December 5, 2021

6 Development of the Preschool Child

By Mihai Simionescu MD By MS
Complexity rating Intermediate
Evidence High Evidence
Read time 14 minutes

ages 3-5


We can break down the basic areas of preschool development as the following categories:

  • Language learning
  • Thinking and learning  (symbolic thinking, EF, motivation, TOM)
  • Peer relationships
  • Separation and individuation




The structure of language includes things like grammar and phonology. But for our purpose we are way more interested in the function of language. What do we do with it? Critical functions of language include the verbal expression of emotions and conveyance of information about past, present, or hypothetical events.

Sensitive period for language proficiency.

4-5 yo – Most children learned vocabulary and the fundamentals of semantics

6-7 yo – The ease at which these skills can be learned begins to decline

The contributors to development of language proficiency:

  • the genetic contribution of parents
  • family’s socioeconomic status (income, education)
  • the amount / richness of the vocabulary children are exposed to
  • being read to has the most impact when the child is comfortable and regularly cuddled in for a bedtime story.
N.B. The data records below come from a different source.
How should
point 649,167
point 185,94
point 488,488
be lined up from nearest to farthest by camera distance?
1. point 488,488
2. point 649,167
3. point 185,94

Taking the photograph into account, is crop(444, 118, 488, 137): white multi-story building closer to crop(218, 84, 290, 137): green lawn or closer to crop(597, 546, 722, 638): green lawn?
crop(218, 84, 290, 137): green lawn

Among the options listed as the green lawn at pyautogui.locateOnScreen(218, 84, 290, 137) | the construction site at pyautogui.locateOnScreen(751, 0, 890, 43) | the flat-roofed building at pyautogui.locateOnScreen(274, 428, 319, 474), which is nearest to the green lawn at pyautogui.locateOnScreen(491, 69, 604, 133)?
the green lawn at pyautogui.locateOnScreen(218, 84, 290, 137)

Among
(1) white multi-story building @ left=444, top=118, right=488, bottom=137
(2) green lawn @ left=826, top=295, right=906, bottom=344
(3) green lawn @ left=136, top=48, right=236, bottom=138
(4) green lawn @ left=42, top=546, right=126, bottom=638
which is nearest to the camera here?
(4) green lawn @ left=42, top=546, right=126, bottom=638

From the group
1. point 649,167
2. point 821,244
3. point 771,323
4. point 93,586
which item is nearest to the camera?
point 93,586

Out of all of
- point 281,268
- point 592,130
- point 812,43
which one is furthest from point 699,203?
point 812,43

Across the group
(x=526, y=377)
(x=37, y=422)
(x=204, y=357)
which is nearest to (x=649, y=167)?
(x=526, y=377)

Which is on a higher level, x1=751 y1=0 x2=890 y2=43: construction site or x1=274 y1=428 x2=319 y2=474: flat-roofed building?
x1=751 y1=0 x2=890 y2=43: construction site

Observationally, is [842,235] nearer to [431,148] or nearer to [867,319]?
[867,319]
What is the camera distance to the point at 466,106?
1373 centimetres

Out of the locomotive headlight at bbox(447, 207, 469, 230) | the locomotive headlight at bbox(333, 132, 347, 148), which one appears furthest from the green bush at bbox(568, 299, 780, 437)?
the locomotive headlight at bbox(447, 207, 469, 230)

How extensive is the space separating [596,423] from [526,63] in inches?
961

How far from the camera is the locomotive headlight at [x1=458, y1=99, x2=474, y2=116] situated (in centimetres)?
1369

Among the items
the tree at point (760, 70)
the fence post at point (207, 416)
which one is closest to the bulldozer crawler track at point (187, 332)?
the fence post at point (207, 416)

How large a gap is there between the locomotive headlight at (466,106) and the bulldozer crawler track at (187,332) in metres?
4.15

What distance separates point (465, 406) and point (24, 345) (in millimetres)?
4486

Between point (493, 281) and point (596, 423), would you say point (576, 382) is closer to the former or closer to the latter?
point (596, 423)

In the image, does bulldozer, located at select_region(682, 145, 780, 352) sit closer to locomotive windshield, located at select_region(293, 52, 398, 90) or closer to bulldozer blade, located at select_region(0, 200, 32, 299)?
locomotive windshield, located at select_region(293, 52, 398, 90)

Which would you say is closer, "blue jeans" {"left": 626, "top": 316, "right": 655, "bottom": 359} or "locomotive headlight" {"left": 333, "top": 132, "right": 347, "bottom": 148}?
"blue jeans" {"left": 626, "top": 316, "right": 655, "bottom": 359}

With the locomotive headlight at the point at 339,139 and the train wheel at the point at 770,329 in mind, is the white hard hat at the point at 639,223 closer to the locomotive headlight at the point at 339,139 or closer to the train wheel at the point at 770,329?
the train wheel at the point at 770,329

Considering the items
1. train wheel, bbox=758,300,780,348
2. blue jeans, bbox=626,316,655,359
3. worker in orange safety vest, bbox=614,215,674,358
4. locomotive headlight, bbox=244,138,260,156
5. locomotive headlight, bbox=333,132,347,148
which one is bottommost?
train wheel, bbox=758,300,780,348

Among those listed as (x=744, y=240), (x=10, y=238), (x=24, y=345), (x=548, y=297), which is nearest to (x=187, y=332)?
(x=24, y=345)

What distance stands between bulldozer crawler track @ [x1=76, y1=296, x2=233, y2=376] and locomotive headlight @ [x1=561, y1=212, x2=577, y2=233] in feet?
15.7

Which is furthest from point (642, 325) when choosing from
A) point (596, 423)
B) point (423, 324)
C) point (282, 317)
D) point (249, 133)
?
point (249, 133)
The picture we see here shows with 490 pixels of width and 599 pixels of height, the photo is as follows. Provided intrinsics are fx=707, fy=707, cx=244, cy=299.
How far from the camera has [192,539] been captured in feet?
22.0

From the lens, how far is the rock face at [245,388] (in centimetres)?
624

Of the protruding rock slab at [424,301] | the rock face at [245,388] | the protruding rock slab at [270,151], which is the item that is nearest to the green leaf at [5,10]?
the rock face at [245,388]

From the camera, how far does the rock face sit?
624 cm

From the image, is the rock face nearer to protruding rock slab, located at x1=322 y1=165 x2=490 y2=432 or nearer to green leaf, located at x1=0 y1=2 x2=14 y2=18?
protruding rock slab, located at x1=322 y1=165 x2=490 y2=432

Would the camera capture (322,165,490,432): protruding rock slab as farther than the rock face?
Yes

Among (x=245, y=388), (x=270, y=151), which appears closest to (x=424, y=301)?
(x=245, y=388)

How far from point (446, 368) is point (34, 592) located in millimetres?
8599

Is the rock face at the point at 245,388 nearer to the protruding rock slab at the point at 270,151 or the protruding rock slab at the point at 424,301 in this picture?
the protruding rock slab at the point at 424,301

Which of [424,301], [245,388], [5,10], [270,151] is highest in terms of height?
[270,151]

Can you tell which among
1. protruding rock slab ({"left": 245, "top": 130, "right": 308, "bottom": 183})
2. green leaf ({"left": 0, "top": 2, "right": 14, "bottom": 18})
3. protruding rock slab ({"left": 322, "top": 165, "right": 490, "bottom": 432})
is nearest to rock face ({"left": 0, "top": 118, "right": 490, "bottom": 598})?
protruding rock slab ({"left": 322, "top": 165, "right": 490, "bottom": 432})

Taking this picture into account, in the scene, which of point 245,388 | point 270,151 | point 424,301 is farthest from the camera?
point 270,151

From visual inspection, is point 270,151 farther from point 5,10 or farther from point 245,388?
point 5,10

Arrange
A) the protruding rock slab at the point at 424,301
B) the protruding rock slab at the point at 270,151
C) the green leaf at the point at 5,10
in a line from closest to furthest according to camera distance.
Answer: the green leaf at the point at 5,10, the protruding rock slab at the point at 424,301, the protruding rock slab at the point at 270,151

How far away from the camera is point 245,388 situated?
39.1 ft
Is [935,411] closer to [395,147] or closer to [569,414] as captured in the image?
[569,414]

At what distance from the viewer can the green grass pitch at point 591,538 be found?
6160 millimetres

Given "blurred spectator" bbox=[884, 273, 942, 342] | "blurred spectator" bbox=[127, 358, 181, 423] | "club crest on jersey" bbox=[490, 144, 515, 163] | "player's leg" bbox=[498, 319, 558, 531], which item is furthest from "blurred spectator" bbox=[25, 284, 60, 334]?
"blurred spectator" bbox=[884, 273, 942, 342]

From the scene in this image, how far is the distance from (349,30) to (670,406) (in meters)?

Thinking and Learning – Symbolic thinking

~age 2 – the infant starts to perceive the world as more stable. 

Before the development of a capacity for symbolization, every experience, pleasant or unpleasant is what it is with no past not future. It is hard to even imagine how this may feel but it would make any of us feel quite helpless. 

With the beginning of symbolic thinking, the child starts to understand that one object can stand for others, for example a thought can stand for an object. In drawing, in play, in thinking and speaking, the child will ‘manipulate’ mental, symbolic representations of objects. As a result an increasing sophistication in the comprehension and mastery of their world.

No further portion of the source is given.